Natürlich geht der Schmerz davon nicht weg, aber er verliert seine Macht. Der Praktizierende würde neben dem Gefühl im unteren Rücken beispielsweise auch wieder wahrnehmen, dass die Vögel zwitschern und die Sonne scheint.
Sakshi Bhava hilft uns dabei, zu erkennen und zu akzeptieren was jetzt ist und was wir gerade nicht ändern können.
Handlungsfähig bleiben
Das bedeutet aber nicht, dass wir nur noch beobachten und nicht mehr handeln. Ganz im Gegenteil: Mit Sakshi Bhava lernen wir, klassische Reiz-Reaktions-Muster zu durchbrechen. So entsteht ein Raum, der es uns ermöglicht, angemessen und wohlüberlegt auf eine Situation zu reagieren. Ich handele dann zum Nutzen aller Beteiligten.
Sakshi Bhava heißt auch nicht, dass ich gefühllos werde wie ein Stein. Es bedeutet lediglich, dass ich lerne, mich von meinen Gefühlen distanzieren zu können. Die Gefühle werden aber weiterhin kommen und gehen. Ich werde dieses Kommen und Gehen beobachten und dabei eine heitere Gelassenheit empfinden. Ich werde Mitgefühl entwickeln für alle empfindsamen Lebewesen.

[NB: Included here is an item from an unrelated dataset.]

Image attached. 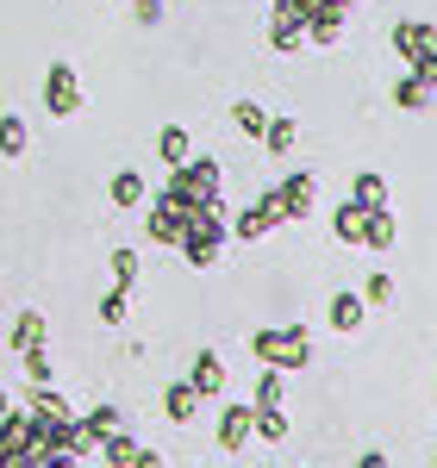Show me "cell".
I'll return each mask as SVG.
<instances>
[{"label":"cell","instance_id":"obj_1","mask_svg":"<svg viewBox=\"0 0 437 468\" xmlns=\"http://www.w3.org/2000/svg\"><path fill=\"white\" fill-rule=\"evenodd\" d=\"M225 238H231V218H225V207H213L207 218H194V225H187V238L176 244V250L187 256V269H213L218 250H225Z\"/></svg>","mask_w":437,"mask_h":468},{"label":"cell","instance_id":"obj_2","mask_svg":"<svg viewBox=\"0 0 437 468\" xmlns=\"http://www.w3.org/2000/svg\"><path fill=\"white\" fill-rule=\"evenodd\" d=\"M163 194L182 200V207H213V200H218V163L187 156L182 169H169V187H163Z\"/></svg>","mask_w":437,"mask_h":468},{"label":"cell","instance_id":"obj_3","mask_svg":"<svg viewBox=\"0 0 437 468\" xmlns=\"http://www.w3.org/2000/svg\"><path fill=\"white\" fill-rule=\"evenodd\" d=\"M275 6L300 13V26H306V44H337V32H344V13H350L357 0H275Z\"/></svg>","mask_w":437,"mask_h":468},{"label":"cell","instance_id":"obj_4","mask_svg":"<svg viewBox=\"0 0 437 468\" xmlns=\"http://www.w3.org/2000/svg\"><path fill=\"white\" fill-rule=\"evenodd\" d=\"M44 112H50V119H75V112H81L75 63H50V69H44Z\"/></svg>","mask_w":437,"mask_h":468},{"label":"cell","instance_id":"obj_5","mask_svg":"<svg viewBox=\"0 0 437 468\" xmlns=\"http://www.w3.org/2000/svg\"><path fill=\"white\" fill-rule=\"evenodd\" d=\"M269 200H275V213H282V218H306V213H313V176H300V169H293Z\"/></svg>","mask_w":437,"mask_h":468},{"label":"cell","instance_id":"obj_6","mask_svg":"<svg viewBox=\"0 0 437 468\" xmlns=\"http://www.w3.org/2000/svg\"><path fill=\"white\" fill-rule=\"evenodd\" d=\"M432 44H437V26H432V19H400V26H394V50H400L406 63H419Z\"/></svg>","mask_w":437,"mask_h":468},{"label":"cell","instance_id":"obj_7","mask_svg":"<svg viewBox=\"0 0 437 468\" xmlns=\"http://www.w3.org/2000/svg\"><path fill=\"white\" fill-rule=\"evenodd\" d=\"M187 388H194L200 399L225 388V362H218V350H200V356H194V368H187Z\"/></svg>","mask_w":437,"mask_h":468},{"label":"cell","instance_id":"obj_8","mask_svg":"<svg viewBox=\"0 0 437 468\" xmlns=\"http://www.w3.org/2000/svg\"><path fill=\"white\" fill-rule=\"evenodd\" d=\"M394 238H400L394 213H388V207H368V213H363V244H368V250H394Z\"/></svg>","mask_w":437,"mask_h":468},{"label":"cell","instance_id":"obj_9","mask_svg":"<svg viewBox=\"0 0 437 468\" xmlns=\"http://www.w3.org/2000/svg\"><path fill=\"white\" fill-rule=\"evenodd\" d=\"M250 443V406H225V419H218V450H244Z\"/></svg>","mask_w":437,"mask_h":468},{"label":"cell","instance_id":"obj_10","mask_svg":"<svg viewBox=\"0 0 437 468\" xmlns=\"http://www.w3.org/2000/svg\"><path fill=\"white\" fill-rule=\"evenodd\" d=\"M194 412H200V394H194L187 381H169V388H163V419H169V425H187Z\"/></svg>","mask_w":437,"mask_h":468},{"label":"cell","instance_id":"obj_11","mask_svg":"<svg viewBox=\"0 0 437 468\" xmlns=\"http://www.w3.org/2000/svg\"><path fill=\"white\" fill-rule=\"evenodd\" d=\"M119 425H125V412H119V406H94V412L81 419V450H101V437L119 431Z\"/></svg>","mask_w":437,"mask_h":468},{"label":"cell","instance_id":"obj_12","mask_svg":"<svg viewBox=\"0 0 437 468\" xmlns=\"http://www.w3.org/2000/svg\"><path fill=\"white\" fill-rule=\"evenodd\" d=\"M269 44H275V50H300V44H306V26H300V13L275 6V19H269Z\"/></svg>","mask_w":437,"mask_h":468},{"label":"cell","instance_id":"obj_13","mask_svg":"<svg viewBox=\"0 0 437 468\" xmlns=\"http://www.w3.org/2000/svg\"><path fill=\"white\" fill-rule=\"evenodd\" d=\"M275 225H282V213H275V200H256L250 213H238V225H231V231H238V238H269Z\"/></svg>","mask_w":437,"mask_h":468},{"label":"cell","instance_id":"obj_14","mask_svg":"<svg viewBox=\"0 0 437 468\" xmlns=\"http://www.w3.org/2000/svg\"><path fill=\"white\" fill-rule=\"evenodd\" d=\"M350 200H357V207H388V176H381V169H357Z\"/></svg>","mask_w":437,"mask_h":468},{"label":"cell","instance_id":"obj_15","mask_svg":"<svg viewBox=\"0 0 437 468\" xmlns=\"http://www.w3.org/2000/svg\"><path fill=\"white\" fill-rule=\"evenodd\" d=\"M250 437L282 443V437H288V406H250Z\"/></svg>","mask_w":437,"mask_h":468},{"label":"cell","instance_id":"obj_16","mask_svg":"<svg viewBox=\"0 0 437 468\" xmlns=\"http://www.w3.org/2000/svg\"><path fill=\"white\" fill-rule=\"evenodd\" d=\"M107 194H112V207H125V213H132V207H144V176H138V169H119Z\"/></svg>","mask_w":437,"mask_h":468},{"label":"cell","instance_id":"obj_17","mask_svg":"<svg viewBox=\"0 0 437 468\" xmlns=\"http://www.w3.org/2000/svg\"><path fill=\"white\" fill-rule=\"evenodd\" d=\"M363 324V293H331V331H357Z\"/></svg>","mask_w":437,"mask_h":468},{"label":"cell","instance_id":"obj_18","mask_svg":"<svg viewBox=\"0 0 437 468\" xmlns=\"http://www.w3.org/2000/svg\"><path fill=\"white\" fill-rule=\"evenodd\" d=\"M44 337H50L44 313H19V319H13V350H37Z\"/></svg>","mask_w":437,"mask_h":468},{"label":"cell","instance_id":"obj_19","mask_svg":"<svg viewBox=\"0 0 437 468\" xmlns=\"http://www.w3.org/2000/svg\"><path fill=\"white\" fill-rule=\"evenodd\" d=\"M101 450H107V463H112V468H132V463H138V437L125 431V425L101 437Z\"/></svg>","mask_w":437,"mask_h":468},{"label":"cell","instance_id":"obj_20","mask_svg":"<svg viewBox=\"0 0 437 468\" xmlns=\"http://www.w3.org/2000/svg\"><path fill=\"white\" fill-rule=\"evenodd\" d=\"M156 156H163L169 169H182V163H187V132H182V125H163V132H156Z\"/></svg>","mask_w":437,"mask_h":468},{"label":"cell","instance_id":"obj_21","mask_svg":"<svg viewBox=\"0 0 437 468\" xmlns=\"http://www.w3.org/2000/svg\"><path fill=\"white\" fill-rule=\"evenodd\" d=\"M363 213H368V207H357V200H344V207H337V218H331V231H337L344 244H363Z\"/></svg>","mask_w":437,"mask_h":468},{"label":"cell","instance_id":"obj_22","mask_svg":"<svg viewBox=\"0 0 437 468\" xmlns=\"http://www.w3.org/2000/svg\"><path fill=\"white\" fill-rule=\"evenodd\" d=\"M394 107L425 112V107H432V88H425V81H412V75H400V81H394Z\"/></svg>","mask_w":437,"mask_h":468},{"label":"cell","instance_id":"obj_23","mask_svg":"<svg viewBox=\"0 0 437 468\" xmlns=\"http://www.w3.org/2000/svg\"><path fill=\"white\" fill-rule=\"evenodd\" d=\"M250 350L262 362H269V368H282V356H288V331H256L250 337Z\"/></svg>","mask_w":437,"mask_h":468},{"label":"cell","instance_id":"obj_24","mask_svg":"<svg viewBox=\"0 0 437 468\" xmlns=\"http://www.w3.org/2000/svg\"><path fill=\"white\" fill-rule=\"evenodd\" d=\"M293 138H300V125H293V119H269V125H262V144L275 150V156H288Z\"/></svg>","mask_w":437,"mask_h":468},{"label":"cell","instance_id":"obj_25","mask_svg":"<svg viewBox=\"0 0 437 468\" xmlns=\"http://www.w3.org/2000/svg\"><path fill=\"white\" fill-rule=\"evenodd\" d=\"M112 288L119 293L138 288V250H112Z\"/></svg>","mask_w":437,"mask_h":468},{"label":"cell","instance_id":"obj_26","mask_svg":"<svg viewBox=\"0 0 437 468\" xmlns=\"http://www.w3.org/2000/svg\"><path fill=\"white\" fill-rule=\"evenodd\" d=\"M231 119H238V132H244V138H262V125H269V112L256 107V101H238Z\"/></svg>","mask_w":437,"mask_h":468},{"label":"cell","instance_id":"obj_27","mask_svg":"<svg viewBox=\"0 0 437 468\" xmlns=\"http://www.w3.org/2000/svg\"><path fill=\"white\" fill-rule=\"evenodd\" d=\"M19 362H26V381H32V388H50L57 368H50V356H44V344H37V350H19Z\"/></svg>","mask_w":437,"mask_h":468},{"label":"cell","instance_id":"obj_28","mask_svg":"<svg viewBox=\"0 0 437 468\" xmlns=\"http://www.w3.org/2000/svg\"><path fill=\"white\" fill-rule=\"evenodd\" d=\"M0 150H6V156H26V119H19V112L0 119Z\"/></svg>","mask_w":437,"mask_h":468},{"label":"cell","instance_id":"obj_29","mask_svg":"<svg viewBox=\"0 0 437 468\" xmlns=\"http://www.w3.org/2000/svg\"><path fill=\"white\" fill-rule=\"evenodd\" d=\"M306 362H313V337L300 324H288V356H282V368H306Z\"/></svg>","mask_w":437,"mask_h":468},{"label":"cell","instance_id":"obj_30","mask_svg":"<svg viewBox=\"0 0 437 468\" xmlns=\"http://www.w3.org/2000/svg\"><path fill=\"white\" fill-rule=\"evenodd\" d=\"M363 300H368V306H388V300H394V282H388V269H375V275L363 282Z\"/></svg>","mask_w":437,"mask_h":468},{"label":"cell","instance_id":"obj_31","mask_svg":"<svg viewBox=\"0 0 437 468\" xmlns=\"http://www.w3.org/2000/svg\"><path fill=\"white\" fill-rule=\"evenodd\" d=\"M256 406H282V368H262V381H256Z\"/></svg>","mask_w":437,"mask_h":468},{"label":"cell","instance_id":"obj_32","mask_svg":"<svg viewBox=\"0 0 437 468\" xmlns=\"http://www.w3.org/2000/svg\"><path fill=\"white\" fill-rule=\"evenodd\" d=\"M125 313H132V293H119V288H112L107 300H101V324H119Z\"/></svg>","mask_w":437,"mask_h":468},{"label":"cell","instance_id":"obj_33","mask_svg":"<svg viewBox=\"0 0 437 468\" xmlns=\"http://www.w3.org/2000/svg\"><path fill=\"white\" fill-rule=\"evenodd\" d=\"M412 81H425V88H437V44L425 50V57H419V63H412Z\"/></svg>","mask_w":437,"mask_h":468},{"label":"cell","instance_id":"obj_34","mask_svg":"<svg viewBox=\"0 0 437 468\" xmlns=\"http://www.w3.org/2000/svg\"><path fill=\"white\" fill-rule=\"evenodd\" d=\"M132 6H138V19H144V26H156V19H163V0H132Z\"/></svg>","mask_w":437,"mask_h":468},{"label":"cell","instance_id":"obj_35","mask_svg":"<svg viewBox=\"0 0 437 468\" xmlns=\"http://www.w3.org/2000/svg\"><path fill=\"white\" fill-rule=\"evenodd\" d=\"M132 468H169V456H156V450H144V443H138V463Z\"/></svg>","mask_w":437,"mask_h":468},{"label":"cell","instance_id":"obj_36","mask_svg":"<svg viewBox=\"0 0 437 468\" xmlns=\"http://www.w3.org/2000/svg\"><path fill=\"white\" fill-rule=\"evenodd\" d=\"M357 468H388V456H381V450H363V456H357Z\"/></svg>","mask_w":437,"mask_h":468},{"label":"cell","instance_id":"obj_37","mask_svg":"<svg viewBox=\"0 0 437 468\" xmlns=\"http://www.w3.org/2000/svg\"><path fill=\"white\" fill-rule=\"evenodd\" d=\"M6 412H13V399H6V388H0V419H6Z\"/></svg>","mask_w":437,"mask_h":468},{"label":"cell","instance_id":"obj_38","mask_svg":"<svg viewBox=\"0 0 437 468\" xmlns=\"http://www.w3.org/2000/svg\"><path fill=\"white\" fill-rule=\"evenodd\" d=\"M432 468H437V463H432Z\"/></svg>","mask_w":437,"mask_h":468}]
</instances>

Vielleicht probierst Du es einfach einmal aus und machst Dir ein eigenes Bild davon:
Sakshi Bhava Meditation
Nimm Deinen Meditationssitz ein, sitze aufrecht und gerade, ruhig und bewegungslos. Beobachte alles, was geschieht und gib ihm bis zu dreimal hintereinander einen neutralen und allgemeinen Namen, ein Label. Gefühle kannst Du zum Beispiel mit “Empfindung im Herzen” etikettieren, Geräusche mit “Wahrnehmung in den Ohren”. Bewerte nichts, interpretiere nichts, analysiere nichts von dem, was während der Meditation auftaucht. Bleibe offen und neugierig für alles, was passiert und benenne immer die Erfahrung, die sich gerade in den Vordergrund drängt. So kannst Du Dich von ihr lösen und sie loslassen. Wenn kein besonderes Gefühl, kein besonderer Gedanke und kein Sinneseindruck aufkommt, benenne einfach Deinen Atem - an der Nasenspitze oder im Bauchraum - zum Beispiel mit “Bauchdecke hebt sich, Bauchdecke senkt sich”.
Übe diese Meditation für fünf bis 25 Minuten, wenn möglich täglich. Nach und nach wirst Du die Technik dann auch immer wieder im Alltag anwenden, ganz spontan und ungeplant, genau dann, wenn sie Dir gute Dienste erweisen kann.